### Requirements
Change "concrete bollard" to "stone bollard" throughout the items below and give them back otherwise unchanged, leaving out the pictures.

### Spatial reasoning items
** begin **

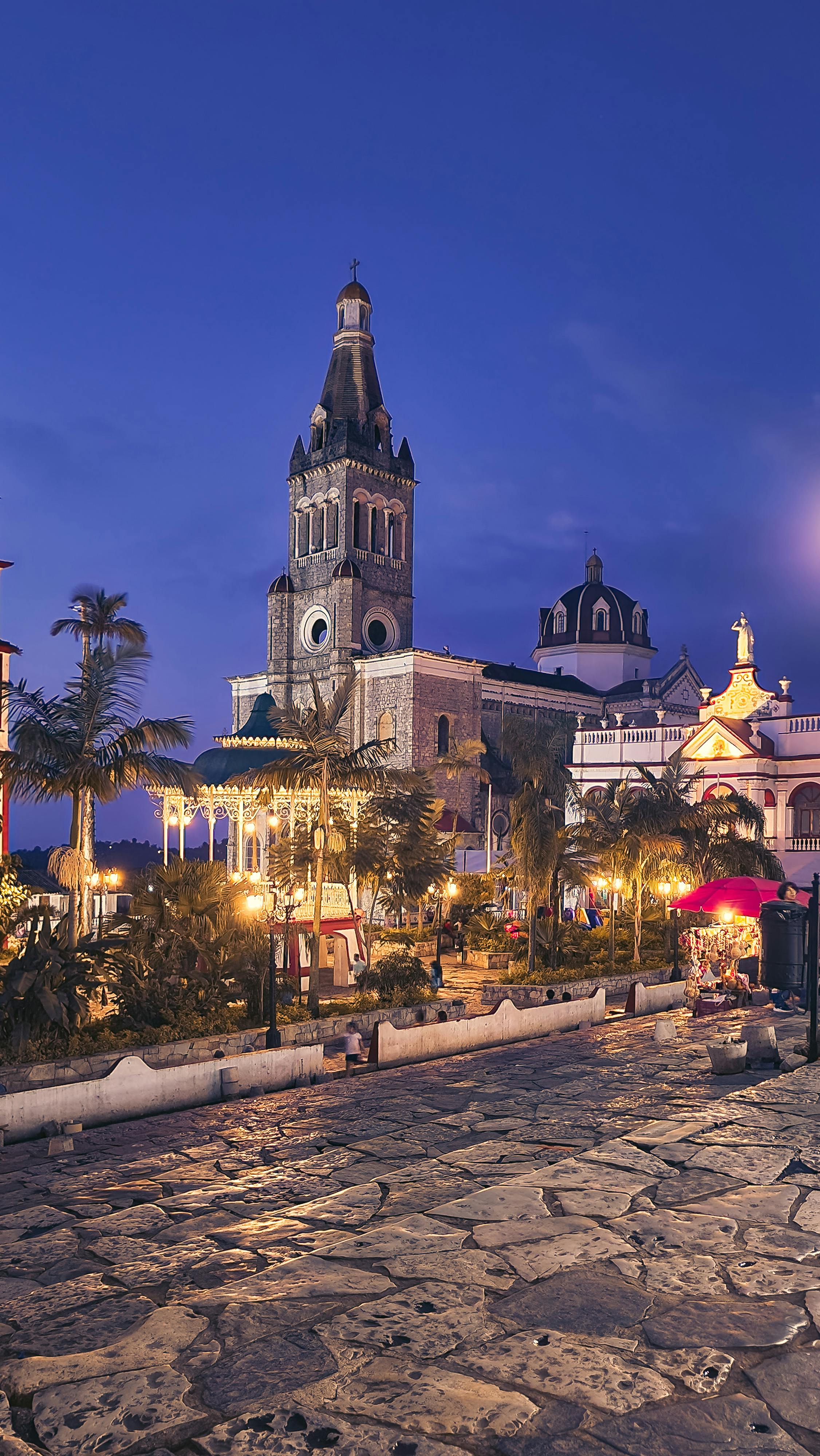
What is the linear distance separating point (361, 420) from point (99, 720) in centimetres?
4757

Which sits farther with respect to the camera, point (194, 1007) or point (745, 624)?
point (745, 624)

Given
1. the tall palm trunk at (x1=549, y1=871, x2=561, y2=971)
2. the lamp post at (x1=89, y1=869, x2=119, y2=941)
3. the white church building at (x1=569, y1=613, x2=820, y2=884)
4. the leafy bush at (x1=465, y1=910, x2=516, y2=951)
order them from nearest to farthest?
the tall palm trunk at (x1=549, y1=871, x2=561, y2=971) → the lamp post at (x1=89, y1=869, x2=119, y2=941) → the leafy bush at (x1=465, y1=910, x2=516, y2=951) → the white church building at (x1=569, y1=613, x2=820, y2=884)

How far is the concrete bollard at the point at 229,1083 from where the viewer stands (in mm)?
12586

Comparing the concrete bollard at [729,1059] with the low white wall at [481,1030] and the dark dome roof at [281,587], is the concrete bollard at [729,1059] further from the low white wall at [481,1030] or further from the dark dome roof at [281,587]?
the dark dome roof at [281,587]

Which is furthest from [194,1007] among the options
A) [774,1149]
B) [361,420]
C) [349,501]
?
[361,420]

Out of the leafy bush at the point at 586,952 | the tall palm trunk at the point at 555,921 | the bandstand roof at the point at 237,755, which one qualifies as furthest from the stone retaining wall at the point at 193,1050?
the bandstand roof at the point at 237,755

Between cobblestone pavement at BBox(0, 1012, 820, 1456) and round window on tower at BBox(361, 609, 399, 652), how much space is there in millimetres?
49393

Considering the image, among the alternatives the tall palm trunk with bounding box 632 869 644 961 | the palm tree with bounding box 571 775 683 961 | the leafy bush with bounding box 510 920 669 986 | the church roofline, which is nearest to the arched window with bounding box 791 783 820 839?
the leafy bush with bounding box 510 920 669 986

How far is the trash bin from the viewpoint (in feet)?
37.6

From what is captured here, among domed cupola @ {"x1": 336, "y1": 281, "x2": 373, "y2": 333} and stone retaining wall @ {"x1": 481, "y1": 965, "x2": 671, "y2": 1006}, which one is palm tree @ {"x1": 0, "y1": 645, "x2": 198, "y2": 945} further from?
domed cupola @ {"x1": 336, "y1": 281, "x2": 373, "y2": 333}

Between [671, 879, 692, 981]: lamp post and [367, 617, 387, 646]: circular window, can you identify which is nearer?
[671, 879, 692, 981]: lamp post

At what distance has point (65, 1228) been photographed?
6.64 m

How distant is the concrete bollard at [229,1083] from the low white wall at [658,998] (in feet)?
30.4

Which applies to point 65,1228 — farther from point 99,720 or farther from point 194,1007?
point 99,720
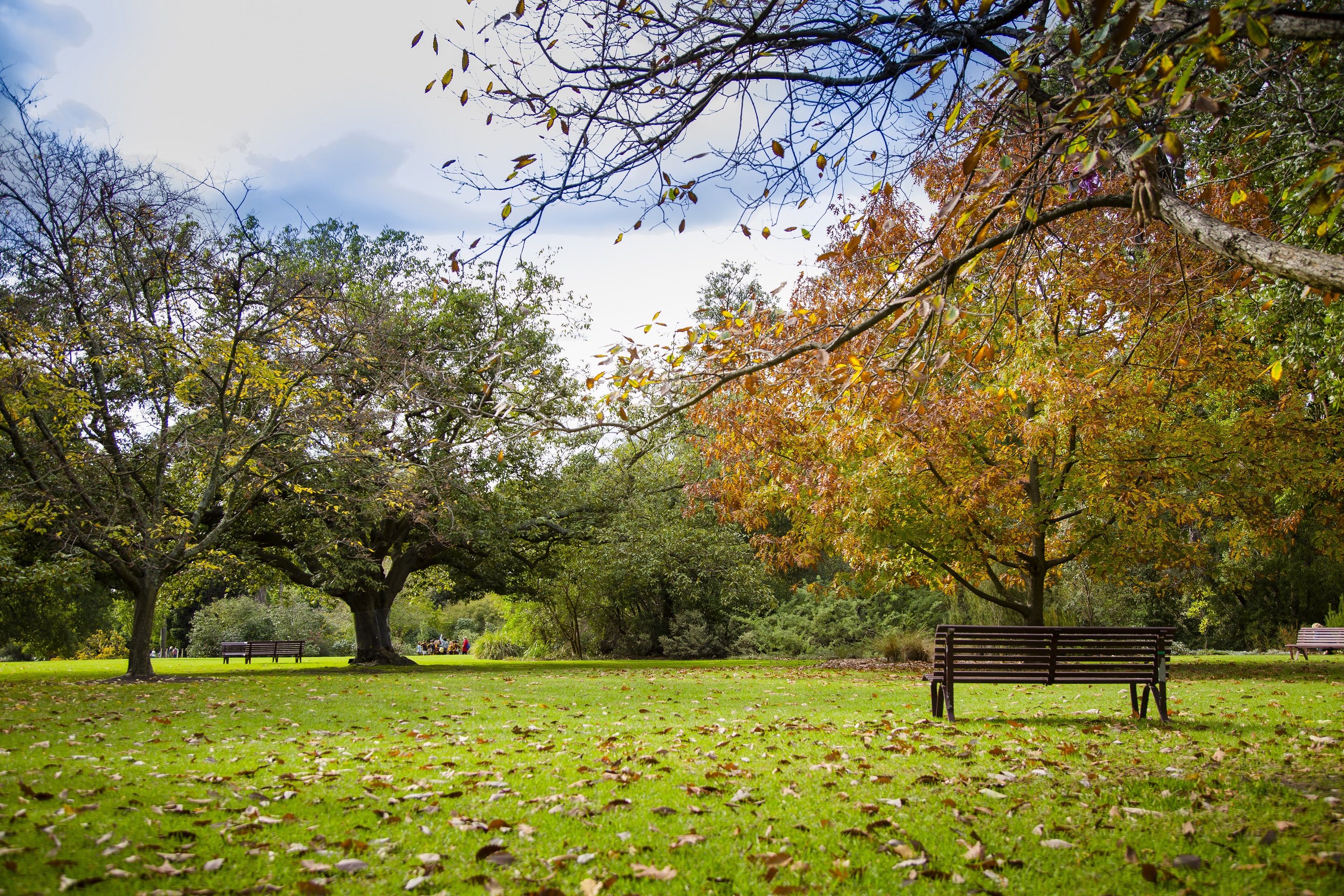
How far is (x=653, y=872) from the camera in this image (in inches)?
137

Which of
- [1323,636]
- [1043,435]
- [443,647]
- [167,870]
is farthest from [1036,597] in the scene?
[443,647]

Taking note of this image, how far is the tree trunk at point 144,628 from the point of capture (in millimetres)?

** end **

### Completed task
What is the linear distance separating point (361, 420) from point (99, 720) in centimetres?
4757

Which sits farther with respect to the camera, point (194, 1007) or point (745, 624)?
point (745, 624)

Given
1. the tall palm trunk at (x1=549, y1=871, x2=561, y2=971)
2. the lamp post at (x1=89, y1=869, x2=119, y2=941)
3. the white church building at (x1=569, y1=613, x2=820, y2=884)
4. the leafy bush at (x1=465, y1=910, x2=516, y2=951)
order them from nearest to farthest?
the tall palm trunk at (x1=549, y1=871, x2=561, y2=971) → the lamp post at (x1=89, y1=869, x2=119, y2=941) → the leafy bush at (x1=465, y1=910, x2=516, y2=951) → the white church building at (x1=569, y1=613, x2=820, y2=884)

How far is the stone bollard at the point at 229,1083 from where the viewer stands (in mm)?
12586

Comparing the stone bollard at [729,1059] with the low white wall at [481,1030] and the dark dome roof at [281,587], is the stone bollard at [729,1059] further from the low white wall at [481,1030] or further from the dark dome roof at [281,587]?
the dark dome roof at [281,587]

Which is furthest from [194,1007] among the options
A) [774,1149]
B) [361,420]
C) [349,501]
?
[361,420]

Out of the leafy bush at the point at 586,952 | the tall palm trunk at the point at 555,921 | the bandstand roof at the point at 237,755, which one qualifies as furthest from the stone retaining wall at the point at 193,1050?
the bandstand roof at the point at 237,755

Between cobblestone pavement at BBox(0, 1012, 820, 1456) and round window on tower at BBox(361, 609, 399, 652), how much space is there in millimetres?
49393

Considering the image, among the alternatives the tall palm trunk with bounding box 632 869 644 961 | the palm tree with bounding box 571 775 683 961 | the leafy bush with bounding box 510 920 669 986 | the church roofline, which is nearest to the arched window with bounding box 791 783 820 839?
the leafy bush with bounding box 510 920 669 986

How far is the trash bin from the viewpoint (in feet)?
37.6

From what is captured here, among domed cupola @ {"x1": 336, "y1": 281, "x2": 373, "y2": 333} and stone retaining wall @ {"x1": 481, "y1": 965, "x2": 671, "y2": 1006}, which one is palm tree @ {"x1": 0, "y1": 645, "x2": 198, "y2": 945} further from?
domed cupola @ {"x1": 336, "y1": 281, "x2": 373, "y2": 333}

Between [671, 879, 692, 981]: lamp post and [367, 617, 387, 646]: circular window, can you identify which is nearer?
[671, 879, 692, 981]: lamp post

At what distance has point (65, 1228) been photographed?
6.64 m

How distant is the stone bollard at [229,1083] from the low white wall at [658,998] (in feet)?
30.4

Which applies to point 65,1228 — farther from point 99,720 or farther from point 194,1007?
point 99,720
How far is (x=653, y=872) from the camera in this image (in inches)?
137

Which of
- [1323,636]
- [1043,435]
- [443,647]
- [167,870]
is farthest from [1036,597] in the scene?
[443,647]

Taking note of this image, how far is the tree trunk at point 144,628 from the point of capture (in millimetres)?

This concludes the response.